### [Instructions for the task]
Please rewrite the paragraph beginning "Among the league's main problems" from the Proposition 77 excerpt below as a short bulleted list, keeping its main facts.

### [Excerpt to read]
↓

The measure was created by Sacramento activist Ted Costa, who famously initiated the movement to recall Gov. Gray Davis in 2004, and has been pursuing some version for Proposition 77 for at least as long. This time, Costa’s initiative actually made it to the ballot, with the support of the governor, but not all political reformers have signed on.

“We agree that reform is needed for redistricting, but Proposition 77 is just not the right way to do it,” says Trudy Schaffer, program director of the League of Women Voters of California. “There are several big flaws.”

Among the league’s main problems with the measure is that redistricting would now be decided by the three-judge panel, which Schaffer says could not possibly reflect the state’s diversity of political thought, geography, cultural, and minority interests. “We would like to see redistricting done by an independent commission, but it should be a better commission than this one.”

It’s interesting to note that the Ohio branch of the League has endorsed the redistricting measure there, where voters are being asked if bipartisan boards, rather than judges or elected officials, should draw lawmakers’ districts and oversee elections.

↑

### [Information supplied]

↓

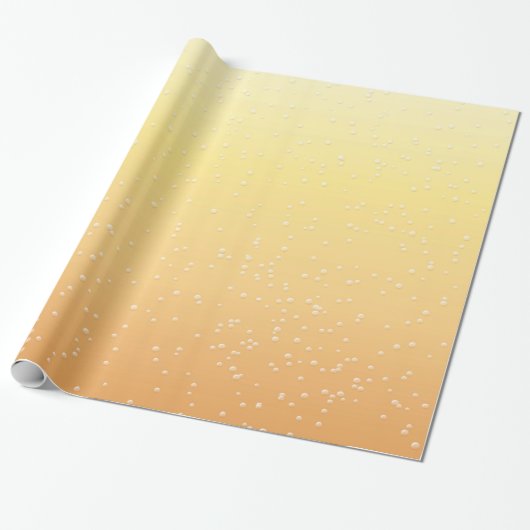 Champagne met Tiny Bubbles Background Art Cadeaupapier (Uitgerold)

↑

### [Task response]
- A main objection of the League of Women Voters of California: under the measure, a three-judge panel would decide redistricting.
- Schaffer says such a panel could not reflect the state's diversity of political thought, geography, cultural, and minority interests.
- The league wants redistricting done by an independent commission, but a better one than this measure proposes.